The Global Energy Balance Network is funded by Coca-Cola. The source of the website funding was disclosed recently, when Dr. Yoni Freedhoff, an Ottawa-based obesity expert, started asking questions. He is the author of a daily blog on healthy lifestyle and nutrition.
Freedhoff declared that he contacted a journalist at the New York Times to express his side of the story. In his opinion, in the context of obesity "the words energy balance is a red flag". In an interview for New York Times published on Monday, in Freedhoff also declared that actually exactly for the reason that "it's not a fair balance" we encounter so great difficulty to lose weight efficiently.

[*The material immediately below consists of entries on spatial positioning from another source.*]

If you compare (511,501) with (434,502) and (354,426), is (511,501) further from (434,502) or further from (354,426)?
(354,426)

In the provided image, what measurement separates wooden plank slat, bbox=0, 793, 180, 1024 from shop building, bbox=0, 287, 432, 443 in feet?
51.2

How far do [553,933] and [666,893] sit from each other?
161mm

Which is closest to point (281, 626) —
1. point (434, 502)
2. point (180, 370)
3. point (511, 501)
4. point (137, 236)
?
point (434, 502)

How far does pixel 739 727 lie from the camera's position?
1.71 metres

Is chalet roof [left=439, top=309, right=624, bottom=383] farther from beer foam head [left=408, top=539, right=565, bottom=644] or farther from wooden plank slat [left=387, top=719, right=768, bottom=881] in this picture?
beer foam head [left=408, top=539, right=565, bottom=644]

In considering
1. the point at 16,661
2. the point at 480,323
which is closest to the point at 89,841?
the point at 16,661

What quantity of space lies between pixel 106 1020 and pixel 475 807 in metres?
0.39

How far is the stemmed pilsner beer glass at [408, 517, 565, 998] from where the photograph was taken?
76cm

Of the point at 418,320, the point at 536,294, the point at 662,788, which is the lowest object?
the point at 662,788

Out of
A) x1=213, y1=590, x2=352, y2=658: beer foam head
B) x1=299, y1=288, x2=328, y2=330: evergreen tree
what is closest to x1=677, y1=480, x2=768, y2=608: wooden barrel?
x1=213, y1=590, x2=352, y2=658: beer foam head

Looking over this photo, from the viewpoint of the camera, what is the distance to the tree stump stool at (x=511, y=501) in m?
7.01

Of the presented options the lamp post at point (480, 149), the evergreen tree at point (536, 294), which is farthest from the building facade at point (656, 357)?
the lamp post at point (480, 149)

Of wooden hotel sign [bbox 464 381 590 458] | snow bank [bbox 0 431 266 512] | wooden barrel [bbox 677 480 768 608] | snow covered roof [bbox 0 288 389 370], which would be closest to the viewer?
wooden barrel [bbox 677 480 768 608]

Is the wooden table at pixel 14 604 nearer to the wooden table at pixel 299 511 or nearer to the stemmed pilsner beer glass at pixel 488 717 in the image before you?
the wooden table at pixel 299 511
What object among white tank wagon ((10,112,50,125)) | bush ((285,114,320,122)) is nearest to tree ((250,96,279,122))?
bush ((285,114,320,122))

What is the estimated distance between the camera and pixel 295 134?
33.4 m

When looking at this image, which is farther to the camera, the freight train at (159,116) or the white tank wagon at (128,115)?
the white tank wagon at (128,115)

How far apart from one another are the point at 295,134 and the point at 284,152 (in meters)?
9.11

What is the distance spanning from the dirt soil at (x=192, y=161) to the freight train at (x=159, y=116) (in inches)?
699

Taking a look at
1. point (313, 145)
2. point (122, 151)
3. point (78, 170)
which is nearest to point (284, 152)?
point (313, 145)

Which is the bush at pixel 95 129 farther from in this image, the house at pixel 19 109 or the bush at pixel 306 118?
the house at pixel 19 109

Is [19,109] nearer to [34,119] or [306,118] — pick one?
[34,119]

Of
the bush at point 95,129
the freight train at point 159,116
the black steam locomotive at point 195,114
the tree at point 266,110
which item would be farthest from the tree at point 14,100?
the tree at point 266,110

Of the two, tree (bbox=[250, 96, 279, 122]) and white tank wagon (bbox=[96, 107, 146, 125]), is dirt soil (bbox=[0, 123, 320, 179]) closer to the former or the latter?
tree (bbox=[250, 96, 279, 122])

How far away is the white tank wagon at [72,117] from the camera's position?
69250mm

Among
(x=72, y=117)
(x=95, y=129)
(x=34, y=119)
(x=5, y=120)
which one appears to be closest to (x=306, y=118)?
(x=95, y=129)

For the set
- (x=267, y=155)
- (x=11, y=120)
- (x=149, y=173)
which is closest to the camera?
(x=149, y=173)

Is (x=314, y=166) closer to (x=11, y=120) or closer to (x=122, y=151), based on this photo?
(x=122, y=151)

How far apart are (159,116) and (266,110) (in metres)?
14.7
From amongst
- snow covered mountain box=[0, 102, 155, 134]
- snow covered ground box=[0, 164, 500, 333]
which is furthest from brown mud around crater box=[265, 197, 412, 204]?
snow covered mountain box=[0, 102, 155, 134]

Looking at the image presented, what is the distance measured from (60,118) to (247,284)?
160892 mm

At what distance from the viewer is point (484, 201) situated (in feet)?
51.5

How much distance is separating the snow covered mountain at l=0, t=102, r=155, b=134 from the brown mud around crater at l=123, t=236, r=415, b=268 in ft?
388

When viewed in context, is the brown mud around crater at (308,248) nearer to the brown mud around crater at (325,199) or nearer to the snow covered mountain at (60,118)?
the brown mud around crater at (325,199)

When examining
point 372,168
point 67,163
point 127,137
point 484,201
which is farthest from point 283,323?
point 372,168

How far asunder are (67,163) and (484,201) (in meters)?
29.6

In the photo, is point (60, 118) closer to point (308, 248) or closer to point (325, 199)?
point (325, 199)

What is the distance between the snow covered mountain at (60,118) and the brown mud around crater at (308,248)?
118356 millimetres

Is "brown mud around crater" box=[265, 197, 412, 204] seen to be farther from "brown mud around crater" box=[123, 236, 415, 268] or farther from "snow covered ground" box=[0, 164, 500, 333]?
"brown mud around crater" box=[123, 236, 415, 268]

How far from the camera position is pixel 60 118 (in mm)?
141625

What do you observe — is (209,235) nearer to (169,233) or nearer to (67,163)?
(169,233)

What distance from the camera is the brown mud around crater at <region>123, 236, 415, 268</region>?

Freedhoff explained that the scientific consensus is that when it comes to weight, in our body's metabolism the energy input matters far more than the energy output. For this reason, exercise can, at best, only slows down weight gain.
When Coke sponsored ads with a pro-exercise message two years ago, Freedhoff affirmed his beliefs that the campaign was Coke's way to avoid legislation such as cup size limits and soda taxes that would affect their sales and bottom line profits.
According to Freedhoff, Coke's message that you can balance your input and your output is "a flawed message". He is also critical of industries funding science and he might have a strong point here. He is comparing Coke's funding research with similar efforts from the tobacco industries at a time when tobacco brands were tightly intertwined with charity, public health, research, and the arts.